Corriere del Veneto (Treviso e Belluno)

LA MAFIA CHE AIUTA E COLPISCE

- Di Pierpaolo Romani

La ‘ndrangheta in provincia di Verona esiste, ha nomi e cognomi, e agisce trovando la collaboraz­ione e la complicità di imprendito­ri locali. Lo ha attestato ieri mattina l’operazione Terry, coordinata dalla Dda di Venezia con il supporto dei Carabinier­i del Ros. Un’inchiesta giudiziari­a destinata a lasciare un segno importante in Veneto: sette arresti e 20 perquisizi­oni la maggior parte dei quali tra le province di Verona, Venezia, Vicenza e Treviso. Il principale indiziato è Domenico Multari, detto «Gheddafi», di cui abbiamo già scritto su questo giornale nel 2011, quando la Direzione investigat­iva antimafia di Padova dispose nei suoi confronti il sequestro di beni per un valore di tre milioni di euro.
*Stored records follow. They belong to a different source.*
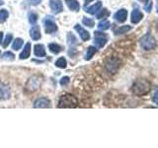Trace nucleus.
<instances>
[{
	"instance_id": "f257e3e1",
	"label": "nucleus",
	"mask_w": 158,
	"mask_h": 148,
	"mask_svg": "<svg viewBox=\"0 0 158 148\" xmlns=\"http://www.w3.org/2000/svg\"><path fill=\"white\" fill-rule=\"evenodd\" d=\"M150 83L145 79H138L136 80L131 87L132 93L136 96H143L150 91Z\"/></svg>"
},
{
	"instance_id": "f03ea898",
	"label": "nucleus",
	"mask_w": 158,
	"mask_h": 148,
	"mask_svg": "<svg viewBox=\"0 0 158 148\" xmlns=\"http://www.w3.org/2000/svg\"><path fill=\"white\" fill-rule=\"evenodd\" d=\"M140 46L145 51H151V49L156 47V39L154 37L150 34H146L144 35L141 39H140Z\"/></svg>"
},
{
	"instance_id": "7ed1b4c3",
	"label": "nucleus",
	"mask_w": 158,
	"mask_h": 148,
	"mask_svg": "<svg viewBox=\"0 0 158 148\" xmlns=\"http://www.w3.org/2000/svg\"><path fill=\"white\" fill-rule=\"evenodd\" d=\"M77 99L72 95H63L59 99L58 107L59 108H76L77 107Z\"/></svg>"
},
{
	"instance_id": "20e7f679",
	"label": "nucleus",
	"mask_w": 158,
	"mask_h": 148,
	"mask_svg": "<svg viewBox=\"0 0 158 148\" xmlns=\"http://www.w3.org/2000/svg\"><path fill=\"white\" fill-rule=\"evenodd\" d=\"M44 32L47 34H52L57 31L56 24L51 17H47L44 19Z\"/></svg>"
},
{
	"instance_id": "39448f33",
	"label": "nucleus",
	"mask_w": 158,
	"mask_h": 148,
	"mask_svg": "<svg viewBox=\"0 0 158 148\" xmlns=\"http://www.w3.org/2000/svg\"><path fill=\"white\" fill-rule=\"evenodd\" d=\"M121 60L118 57H112L110 59H108V61L106 63V68L109 72L111 73H115L118 67H120Z\"/></svg>"
},
{
	"instance_id": "423d86ee",
	"label": "nucleus",
	"mask_w": 158,
	"mask_h": 148,
	"mask_svg": "<svg viewBox=\"0 0 158 148\" xmlns=\"http://www.w3.org/2000/svg\"><path fill=\"white\" fill-rule=\"evenodd\" d=\"M108 39H107V36L104 33H99V32H95V39H94V43L95 46L99 48H102L105 47V44L107 43Z\"/></svg>"
},
{
	"instance_id": "0eeeda50",
	"label": "nucleus",
	"mask_w": 158,
	"mask_h": 148,
	"mask_svg": "<svg viewBox=\"0 0 158 148\" xmlns=\"http://www.w3.org/2000/svg\"><path fill=\"white\" fill-rule=\"evenodd\" d=\"M49 7L53 14H58L63 10L61 0H49Z\"/></svg>"
},
{
	"instance_id": "6e6552de",
	"label": "nucleus",
	"mask_w": 158,
	"mask_h": 148,
	"mask_svg": "<svg viewBox=\"0 0 158 148\" xmlns=\"http://www.w3.org/2000/svg\"><path fill=\"white\" fill-rule=\"evenodd\" d=\"M40 86H41V80H39V78L37 76L32 77L28 82V90L30 92L37 91Z\"/></svg>"
},
{
	"instance_id": "1a4fd4ad",
	"label": "nucleus",
	"mask_w": 158,
	"mask_h": 148,
	"mask_svg": "<svg viewBox=\"0 0 158 148\" xmlns=\"http://www.w3.org/2000/svg\"><path fill=\"white\" fill-rule=\"evenodd\" d=\"M74 30L79 34V36H80L82 41L86 42L88 39H90V34H89L84 28H82L79 24H76L75 26H74Z\"/></svg>"
},
{
	"instance_id": "9d476101",
	"label": "nucleus",
	"mask_w": 158,
	"mask_h": 148,
	"mask_svg": "<svg viewBox=\"0 0 158 148\" xmlns=\"http://www.w3.org/2000/svg\"><path fill=\"white\" fill-rule=\"evenodd\" d=\"M11 96V92L7 85L0 83V100H8Z\"/></svg>"
},
{
	"instance_id": "9b49d317",
	"label": "nucleus",
	"mask_w": 158,
	"mask_h": 148,
	"mask_svg": "<svg viewBox=\"0 0 158 148\" xmlns=\"http://www.w3.org/2000/svg\"><path fill=\"white\" fill-rule=\"evenodd\" d=\"M114 18H115L116 21L120 22V23H123L127 18V11L126 9L118 10V11L116 12L115 15H114Z\"/></svg>"
},
{
	"instance_id": "f8f14e48",
	"label": "nucleus",
	"mask_w": 158,
	"mask_h": 148,
	"mask_svg": "<svg viewBox=\"0 0 158 148\" xmlns=\"http://www.w3.org/2000/svg\"><path fill=\"white\" fill-rule=\"evenodd\" d=\"M35 108H49L51 107V101L47 98H39L34 104Z\"/></svg>"
},
{
	"instance_id": "ddd939ff",
	"label": "nucleus",
	"mask_w": 158,
	"mask_h": 148,
	"mask_svg": "<svg viewBox=\"0 0 158 148\" xmlns=\"http://www.w3.org/2000/svg\"><path fill=\"white\" fill-rule=\"evenodd\" d=\"M143 18V14L140 12V10L138 9H133V11L131 12V23L133 24H137L139 23Z\"/></svg>"
},
{
	"instance_id": "4468645a",
	"label": "nucleus",
	"mask_w": 158,
	"mask_h": 148,
	"mask_svg": "<svg viewBox=\"0 0 158 148\" xmlns=\"http://www.w3.org/2000/svg\"><path fill=\"white\" fill-rule=\"evenodd\" d=\"M34 53L35 56H38V57H43L46 56V48H44V44H36L34 47Z\"/></svg>"
},
{
	"instance_id": "2eb2a0df",
	"label": "nucleus",
	"mask_w": 158,
	"mask_h": 148,
	"mask_svg": "<svg viewBox=\"0 0 158 148\" xmlns=\"http://www.w3.org/2000/svg\"><path fill=\"white\" fill-rule=\"evenodd\" d=\"M102 7V3L99 1V2H96L94 5H92V6L90 7H85L84 9H85V11L89 14H91V15H94V14H96L99 10L101 9Z\"/></svg>"
},
{
	"instance_id": "dca6fc26",
	"label": "nucleus",
	"mask_w": 158,
	"mask_h": 148,
	"mask_svg": "<svg viewBox=\"0 0 158 148\" xmlns=\"http://www.w3.org/2000/svg\"><path fill=\"white\" fill-rule=\"evenodd\" d=\"M30 36L34 39V41H38L41 39V31H40L39 26H34L31 31H30Z\"/></svg>"
},
{
	"instance_id": "f3484780",
	"label": "nucleus",
	"mask_w": 158,
	"mask_h": 148,
	"mask_svg": "<svg viewBox=\"0 0 158 148\" xmlns=\"http://www.w3.org/2000/svg\"><path fill=\"white\" fill-rule=\"evenodd\" d=\"M67 7L71 10V11H79L80 9V5H79L77 0H65Z\"/></svg>"
},
{
	"instance_id": "a211bd4d",
	"label": "nucleus",
	"mask_w": 158,
	"mask_h": 148,
	"mask_svg": "<svg viewBox=\"0 0 158 148\" xmlns=\"http://www.w3.org/2000/svg\"><path fill=\"white\" fill-rule=\"evenodd\" d=\"M30 54H31V43H28L24 47L23 51L20 53V59H26L30 56Z\"/></svg>"
},
{
	"instance_id": "6ab92c4d",
	"label": "nucleus",
	"mask_w": 158,
	"mask_h": 148,
	"mask_svg": "<svg viewBox=\"0 0 158 148\" xmlns=\"http://www.w3.org/2000/svg\"><path fill=\"white\" fill-rule=\"evenodd\" d=\"M131 30V27L126 25V26H121L115 29L114 30V33H115V35H123V34H127V32H130Z\"/></svg>"
},
{
	"instance_id": "aec40b11",
	"label": "nucleus",
	"mask_w": 158,
	"mask_h": 148,
	"mask_svg": "<svg viewBox=\"0 0 158 148\" xmlns=\"http://www.w3.org/2000/svg\"><path fill=\"white\" fill-rule=\"evenodd\" d=\"M97 52V48L94 47H89L86 51L85 54V60H90V59L94 56V54Z\"/></svg>"
},
{
	"instance_id": "412c9836",
	"label": "nucleus",
	"mask_w": 158,
	"mask_h": 148,
	"mask_svg": "<svg viewBox=\"0 0 158 148\" xmlns=\"http://www.w3.org/2000/svg\"><path fill=\"white\" fill-rule=\"evenodd\" d=\"M48 48H49V51H51L54 54H57V53H59L62 51V47L57 43H49L48 44Z\"/></svg>"
},
{
	"instance_id": "4be33fe9",
	"label": "nucleus",
	"mask_w": 158,
	"mask_h": 148,
	"mask_svg": "<svg viewBox=\"0 0 158 148\" xmlns=\"http://www.w3.org/2000/svg\"><path fill=\"white\" fill-rule=\"evenodd\" d=\"M23 43H24V41L22 39H16L15 41L13 42V44H12V48L14 49V51H19L20 48H21V47L23 46Z\"/></svg>"
},
{
	"instance_id": "5701e85b",
	"label": "nucleus",
	"mask_w": 158,
	"mask_h": 148,
	"mask_svg": "<svg viewBox=\"0 0 158 148\" xmlns=\"http://www.w3.org/2000/svg\"><path fill=\"white\" fill-rule=\"evenodd\" d=\"M111 26V23L107 21V20H103L100 23L98 24V28L99 30H102V31H105V30H108Z\"/></svg>"
},
{
	"instance_id": "b1692460",
	"label": "nucleus",
	"mask_w": 158,
	"mask_h": 148,
	"mask_svg": "<svg viewBox=\"0 0 158 148\" xmlns=\"http://www.w3.org/2000/svg\"><path fill=\"white\" fill-rule=\"evenodd\" d=\"M67 43H68L69 46H74V44L77 43V39L72 33H68V35H67Z\"/></svg>"
},
{
	"instance_id": "393cba45",
	"label": "nucleus",
	"mask_w": 158,
	"mask_h": 148,
	"mask_svg": "<svg viewBox=\"0 0 158 148\" xmlns=\"http://www.w3.org/2000/svg\"><path fill=\"white\" fill-rule=\"evenodd\" d=\"M67 65V63H66V59L64 58V57H60V58H58L57 60L56 61V66L58 67V68H65Z\"/></svg>"
},
{
	"instance_id": "a878e982",
	"label": "nucleus",
	"mask_w": 158,
	"mask_h": 148,
	"mask_svg": "<svg viewBox=\"0 0 158 148\" xmlns=\"http://www.w3.org/2000/svg\"><path fill=\"white\" fill-rule=\"evenodd\" d=\"M8 16H9V13L7 10L2 9L1 11H0V23H4L7 20Z\"/></svg>"
},
{
	"instance_id": "bb28decb",
	"label": "nucleus",
	"mask_w": 158,
	"mask_h": 148,
	"mask_svg": "<svg viewBox=\"0 0 158 148\" xmlns=\"http://www.w3.org/2000/svg\"><path fill=\"white\" fill-rule=\"evenodd\" d=\"M82 23L84 24V26H87V27H89V28L94 27V24H95L92 19L87 18V17H83V19H82Z\"/></svg>"
},
{
	"instance_id": "cd10ccee",
	"label": "nucleus",
	"mask_w": 158,
	"mask_h": 148,
	"mask_svg": "<svg viewBox=\"0 0 158 148\" xmlns=\"http://www.w3.org/2000/svg\"><path fill=\"white\" fill-rule=\"evenodd\" d=\"M28 19H29V22L34 25V24H36L37 21H38V15L36 13L31 12V13H29V15H28Z\"/></svg>"
},
{
	"instance_id": "c85d7f7f",
	"label": "nucleus",
	"mask_w": 158,
	"mask_h": 148,
	"mask_svg": "<svg viewBox=\"0 0 158 148\" xmlns=\"http://www.w3.org/2000/svg\"><path fill=\"white\" fill-rule=\"evenodd\" d=\"M109 11L107 9H102V10H100V12H99L98 14H97V18L98 19H103V18H106V17H108L109 16Z\"/></svg>"
},
{
	"instance_id": "c756f323",
	"label": "nucleus",
	"mask_w": 158,
	"mask_h": 148,
	"mask_svg": "<svg viewBox=\"0 0 158 148\" xmlns=\"http://www.w3.org/2000/svg\"><path fill=\"white\" fill-rule=\"evenodd\" d=\"M2 56H3L4 59H6V60H14V57H15L14 54L12 52H10V51L4 52Z\"/></svg>"
},
{
	"instance_id": "7c9ffc66",
	"label": "nucleus",
	"mask_w": 158,
	"mask_h": 148,
	"mask_svg": "<svg viewBox=\"0 0 158 148\" xmlns=\"http://www.w3.org/2000/svg\"><path fill=\"white\" fill-rule=\"evenodd\" d=\"M12 39H13V37H12V35L11 34H8L7 36H6V38H5V41H4V43H3V47H8V44L10 43V42L12 41Z\"/></svg>"
},
{
	"instance_id": "2f4dec72",
	"label": "nucleus",
	"mask_w": 158,
	"mask_h": 148,
	"mask_svg": "<svg viewBox=\"0 0 158 148\" xmlns=\"http://www.w3.org/2000/svg\"><path fill=\"white\" fill-rule=\"evenodd\" d=\"M60 85L61 86H65V85H67V84L69 83V77H67V76H64V77H62L61 79H60Z\"/></svg>"
},
{
	"instance_id": "473e14b6",
	"label": "nucleus",
	"mask_w": 158,
	"mask_h": 148,
	"mask_svg": "<svg viewBox=\"0 0 158 148\" xmlns=\"http://www.w3.org/2000/svg\"><path fill=\"white\" fill-rule=\"evenodd\" d=\"M151 8H152V1L150 0H148L147 1V3H146V5H145V10H146V12H148L149 13L150 11H151Z\"/></svg>"
},
{
	"instance_id": "72a5a7b5",
	"label": "nucleus",
	"mask_w": 158,
	"mask_h": 148,
	"mask_svg": "<svg viewBox=\"0 0 158 148\" xmlns=\"http://www.w3.org/2000/svg\"><path fill=\"white\" fill-rule=\"evenodd\" d=\"M43 0H30V4L33 5V6H37V5L41 4Z\"/></svg>"
},
{
	"instance_id": "f704fd0d",
	"label": "nucleus",
	"mask_w": 158,
	"mask_h": 148,
	"mask_svg": "<svg viewBox=\"0 0 158 148\" xmlns=\"http://www.w3.org/2000/svg\"><path fill=\"white\" fill-rule=\"evenodd\" d=\"M152 100H153V102H154L155 104H157V105H158V93H156L155 95L153 96Z\"/></svg>"
},
{
	"instance_id": "c9c22d12",
	"label": "nucleus",
	"mask_w": 158,
	"mask_h": 148,
	"mask_svg": "<svg viewBox=\"0 0 158 148\" xmlns=\"http://www.w3.org/2000/svg\"><path fill=\"white\" fill-rule=\"evenodd\" d=\"M2 39H3V33L0 32V43H1V42H2Z\"/></svg>"
},
{
	"instance_id": "e433bc0d",
	"label": "nucleus",
	"mask_w": 158,
	"mask_h": 148,
	"mask_svg": "<svg viewBox=\"0 0 158 148\" xmlns=\"http://www.w3.org/2000/svg\"><path fill=\"white\" fill-rule=\"evenodd\" d=\"M138 1H139V2H141V3H144V4H146V3H147V1H148V0H138Z\"/></svg>"
},
{
	"instance_id": "4c0bfd02",
	"label": "nucleus",
	"mask_w": 158,
	"mask_h": 148,
	"mask_svg": "<svg viewBox=\"0 0 158 148\" xmlns=\"http://www.w3.org/2000/svg\"><path fill=\"white\" fill-rule=\"evenodd\" d=\"M91 1H93V0H85V4H88V3H90Z\"/></svg>"
},
{
	"instance_id": "58836bf2",
	"label": "nucleus",
	"mask_w": 158,
	"mask_h": 148,
	"mask_svg": "<svg viewBox=\"0 0 158 148\" xmlns=\"http://www.w3.org/2000/svg\"><path fill=\"white\" fill-rule=\"evenodd\" d=\"M1 5H3V1L2 0H0V6H1Z\"/></svg>"
},
{
	"instance_id": "ea45409f",
	"label": "nucleus",
	"mask_w": 158,
	"mask_h": 148,
	"mask_svg": "<svg viewBox=\"0 0 158 148\" xmlns=\"http://www.w3.org/2000/svg\"><path fill=\"white\" fill-rule=\"evenodd\" d=\"M157 31H158V23H157Z\"/></svg>"
},
{
	"instance_id": "a19ab883",
	"label": "nucleus",
	"mask_w": 158,
	"mask_h": 148,
	"mask_svg": "<svg viewBox=\"0 0 158 148\" xmlns=\"http://www.w3.org/2000/svg\"><path fill=\"white\" fill-rule=\"evenodd\" d=\"M157 12H158V8H157Z\"/></svg>"
}]
</instances>
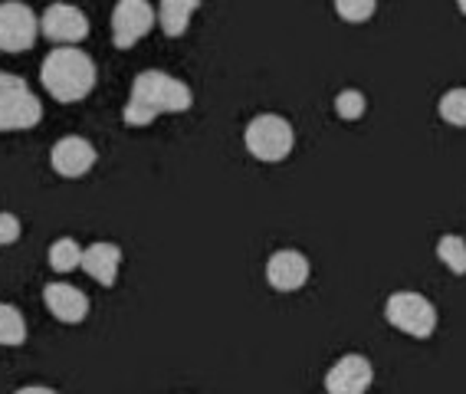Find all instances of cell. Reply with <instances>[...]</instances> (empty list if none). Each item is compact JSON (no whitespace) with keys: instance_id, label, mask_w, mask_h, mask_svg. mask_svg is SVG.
Masks as SVG:
<instances>
[{"instance_id":"6da1fadb","label":"cell","mask_w":466,"mask_h":394,"mask_svg":"<svg viewBox=\"0 0 466 394\" xmlns=\"http://www.w3.org/2000/svg\"><path fill=\"white\" fill-rule=\"evenodd\" d=\"M194 106V93L187 83L175 79V76L148 69L138 73L132 83V99L126 106V122L128 126H151L161 112H187Z\"/></svg>"},{"instance_id":"7a4b0ae2","label":"cell","mask_w":466,"mask_h":394,"mask_svg":"<svg viewBox=\"0 0 466 394\" xmlns=\"http://www.w3.org/2000/svg\"><path fill=\"white\" fill-rule=\"evenodd\" d=\"M40 79L56 102H79L96 86V63L89 53L76 50V46H56L43 59Z\"/></svg>"},{"instance_id":"3957f363","label":"cell","mask_w":466,"mask_h":394,"mask_svg":"<svg viewBox=\"0 0 466 394\" xmlns=\"http://www.w3.org/2000/svg\"><path fill=\"white\" fill-rule=\"evenodd\" d=\"M40 99L20 76L0 73V132H24L40 122Z\"/></svg>"},{"instance_id":"277c9868","label":"cell","mask_w":466,"mask_h":394,"mask_svg":"<svg viewBox=\"0 0 466 394\" xmlns=\"http://www.w3.org/2000/svg\"><path fill=\"white\" fill-rule=\"evenodd\" d=\"M384 312H388V322L410 338H431L433 328H437V309H433V302L420 293H410V289H400V293L388 296Z\"/></svg>"},{"instance_id":"5b68a950","label":"cell","mask_w":466,"mask_h":394,"mask_svg":"<svg viewBox=\"0 0 466 394\" xmlns=\"http://www.w3.org/2000/svg\"><path fill=\"white\" fill-rule=\"evenodd\" d=\"M243 142H247V148H250L253 158L269 161V165H273V161L289 158L296 135H292V126L286 122L283 116H273V112H267V116H257L250 126H247Z\"/></svg>"},{"instance_id":"8992f818","label":"cell","mask_w":466,"mask_h":394,"mask_svg":"<svg viewBox=\"0 0 466 394\" xmlns=\"http://www.w3.org/2000/svg\"><path fill=\"white\" fill-rule=\"evenodd\" d=\"M36 34H40V24L26 4H17V0L0 4V50L26 53L36 43Z\"/></svg>"},{"instance_id":"52a82bcc","label":"cell","mask_w":466,"mask_h":394,"mask_svg":"<svg viewBox=\"0 0 466 394\" xmlns=\"http://www.w3.org/2000/svg\"><path fill=\"white\" fill-rule=\"evenodd\" d=\"M155 10L148 0H118L112 10V34H116L118 50H132L135 43L142 40L155 24Z\"/></svg>"},{"instance_id":"ba28073f","label":"cell","mask_w":466,"mask_h":394,"mask_svg":"<svg viewBox=\"0 0 466 394\" xmlns=\"http://www.w3.org/2000/svg\"><path fill=\"white\" fill-rule=\"evenodd\" d=\"M371 381H375V369L359 352L341 355L332 369L325 371V391L329 394H368Z\"/></svg>"},{"instance_id":"9c48e42d","label":"cell","mask_w":466,"mask_h":394,"mask_svg":"<svg viewBox=\"0 0 466 394\" xmlns=\"http://www.w3.org/2000/svg\"><path fill=\"white\" fill-rule=\"evenodd\" d=\"M89 34V20L79 7H69V4H50L46 14H43V36L46 40H56L63 46H73L83 36Z\"/></svg>"},{"instance_id":"30bf717a","label":"cell","mask_w":466,"mask_h":394,"mask_svg":"<svg viewBox=\"0 0 466 394\" xmlns=\"http://www.w3.org/2000/svg\"><path fill=\"white\" fill-rule=\"evenodd\" d=\"M309 273H312V267H309V260L299 250H279V253H273L267 263V279L279 293H296V289H302V286L309 283Z\"/></svg>"},{"instance_id":"8fae6325","label":"cell","mask_w":466,"mask_h":394,"mask_svg":"<svg viewBox=\"0 0 466 394\" xmlns=\"http://www.w3.org/2000/svg\"><path fill=\"white\" fill-rule=\"evenodd\" d=\"M53 171L63 177H83L96 165V148L86 142L83 135H66L53 145Z\"/></svg>"},{"instance_id":"7c38bea8","label":"cell","mask_w":466,"mask_h":394,"mask_svg":"<svg viewBox=\"0 0 466 394\" xmlns=\"http://www.w3.org/2000/svg\"><path fill=\"white\" fill-rule=\"evenodd\" d=\"M43 299H46L53 316H56L59 322H66V326H76V322H83L86 316H89V299H86V293L69 283H50L43 289Z\"/></svg>"},{"instance_id":"4fadbf2b","label":"cell","mask_w":466,"mask_h":394,"mask_svg":"<svg viewBox=\"0 0 466 394\" xmlns=\"http://www.w3.org/2000/svg\"><path fill=\"white\" fill-rule=\"evenodd\" d=\"M118 267H122V250L116 244H92L83 253V269L102 286H116Z\"/></svg>"},{"instance_id":"5bb4252c","label":"cell","mask_w":466,"mask_h":394,"mask_svg":"<svg viewBox=\"0 0 466 394\" xmlns=\"http://www.w3.org/2000/svg\"><path fill=\"white\" fill-rule=\"evenodd\" d=\"M198 4L200 0H161V7H158L161 30H165L167 36H184Z\"/></svg>"},{"instance_id":"9a60e30c","label":"cell","mask_w":466,"mask_h":394,"mask_svg":"<svg viewBox=\"0 0 466 394\" xmlns=\"http://www.w3.org/2000/svg\"><path fill=\"white\" fill-rule=\"evenodd\" d=\"M83 247L76 244L73 237H59L56 244L50 247V267L56 273H73L76 267H83Z\"/></svg>"},{"instance_id":"2e32d148","label":"cell","mask_w":466,"mask_h":394,"mask_svg":"<svg viewBox=\"0 0 466 394\" xmlns=\"http://www.w3.org/2000/svg\"><path fill=\"white\" fill-rule=\"evenodd\" d=\"M437 257L443 260V267L450 273H457V277H466V240L457 234H447L441 237V244H437Z\"/></svg>"},{"instance_id":"e0dca14e","label":"cell","mask_w":466,"mask_h":394,"mask_svg":"<svg viewBox=\"0 0 466 394\" xmlns=\"http://www.w3.org/2000/svg\"><path fill=\"white\" fill-rule=\"evenodd\" d=\"M26 342V322L14 306L0 302V345H24Z\"/></svg>"},{"instance_id":"ac0fdd59","label":"cell","mask_w":466,"mask_h":394,"mask_svg":"<svg viewBox=\"0 0 466 394\" xmlns=\"http://www.w3.org/2000/svg\"><path fill=\"white\" fill-rule=\"evenodd\" d=\"M441 116L443 122L457 128H466V89H450L441 99Z\"/></svg>"},{"instance_id":"d6986e66","label":"cell","mask_w":466,"mask_h":394,"mask_svg":"<svg viewBox=\"0 0 466 394\" xmlns=\"http://www.w3.org/2000/svg\"><path fill=\"white\" fill-rule=\"evenodd\" d=\"M365 96L359 93V89H341L339 99H335V112H339L345 122H359L361 116H365Z\"/></svg>"},{"instance_id":"ffe728a7","label":"cell","mask_w":466,"mask_h":394,"mask_svg":"<svg viewBox=\"0 0 466 394\" xmlns=\"http://www.w3.org/2000/svg\"><path fill=\"white\" fill-rule=\"evenodd\" d=\"M375 7H378V0H335L339 17L349 20V24H365V20H371Z\"/></svg>"},{"instance_id":"44dd1931","label":"cell","mask_w":466,"mask_h":394,"mask_svg":"<svg viewBox=\"0 0 466 394\" xmlns=\"http://www.w3.org/2000/svg\"><path fill=\"white\" fill-rule=\"evenodd\" d=\"M20 237V220H17V214H0V247H7V244H14Z\"/></svg>"},{"instance_id":"7402d4cb","label":"cell","mask_w":466,"mask_h":394,"mask_svg":"<svg viewBox=\"0 0 466 394\" xmlns=\"http://www.w3.org/2000/svg\"><path fill=\"white\" fill-rule=\"evenodd\" d=\"M17 394H56L53 388H43V385H30V388H20Z\"/></svg>"},{"instance_id":"603a6c76","label":"cell","mask_w":466,"mask_h":394,"mask_svg":"<svg viewBox=\"0 0 466 394\" xmlns=\"http://www.w3.org/2000/svg\"><path fill=\"white\" fill-rule=\"evenodd\" d=\"M457 7H460V14H466V0H457Z\"/></svg>"}]
</instances>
Multari vive con la famiglia a Zimella, in provincia di Verona, da trent’anni. Dagli inquirenti è ritenuto appartenen­te al gruppo ‘ndrangheti­sta dei Dragone e, successiva­mente, dei Grande Aracri, cosca mafiosa la cui operosità in provincia di Verona è emersa anche nel corso dell’inchiesta Aemilia della Dda di Bologna.

Nell’alveo di Multari sono finiti degli imprendito­ri, alcuni come vittime altri come richiedent­i dei servizi. Tra gli imprendito­ri vittime, ve ne sono di quelli operanti nel settore edile – comparto da sempre appetibile per le mafie, anche al Nord – i quali con la minaccia e la violenza sono stati sottoposti ad estorsione e hanno perso tutto finendo, uno di essi, per andare a vivere in una roulotte.

È laconferma che chiedere soldi ai mafiosi non conviene mai: loro non prestano soldi per far soldi, ma prestano capitali per impadronir­si delle aziende. L’imprendito­re criminale scaccia l’imprendito­re onesto. I mafiosi sono mobili. Agiscono dove serve e lasciano un chiaro segno del loro passaggio. Dinamiche simili, permeate dalla minaccia e dalla violenza, erano emerse in altre inchieste che hanno riguardato il Veneto. Si pensi all’inchiesta Aspide, dove un gruppo legato alla camorra casalese effettuava azioni di recupero crediti. Questo attesta che i mafiosi sono cercati anche in Veneto: il loro metodo è efficiente anche se magari costa un po’ di più rispetto alle procedure del mondo legale.

L’inchiesta della Dda di Venezia ci dice un’altra cosa importante: il potere nelle mafie sta nella roba, ossia nei beni di cui essi dispongono. La testimonia­nza di quanto sia vero questo principio lo dimostrano le minacce che Multari e i suoi parenti rivolgevan­o agli ufficiali giudiziari e i possibili acquirenti dei beni che gli erano stati sequestrat­i qualche tempo fa.

Da ultimo occorre fare i conti con la società. In molti a Zimella sapevano che Multari non era solo un imprendito­re, ma un signore che con le cattive maniere poteva risolvere tanti problemi che le autorità pubbliche avrebbero forse sistemato con tempi lunghi. E per questo si rivolgevan­o a lui, come hanno documentat­o le indagini. Il metodo mafioso gode quindi di un certo consenso sociale anche nel ricco Nordest e non è affatto vero che esso sia del tutto sconosciut­o alla popolazion­e veneta. È la conferma che i mafiosi tendono a presentars­i come una sorta di Stato nello Stato: offrono protezione, sicurezza, mediazione. Ma quando serve si avvalgono della loro risorsa principale: la violenza.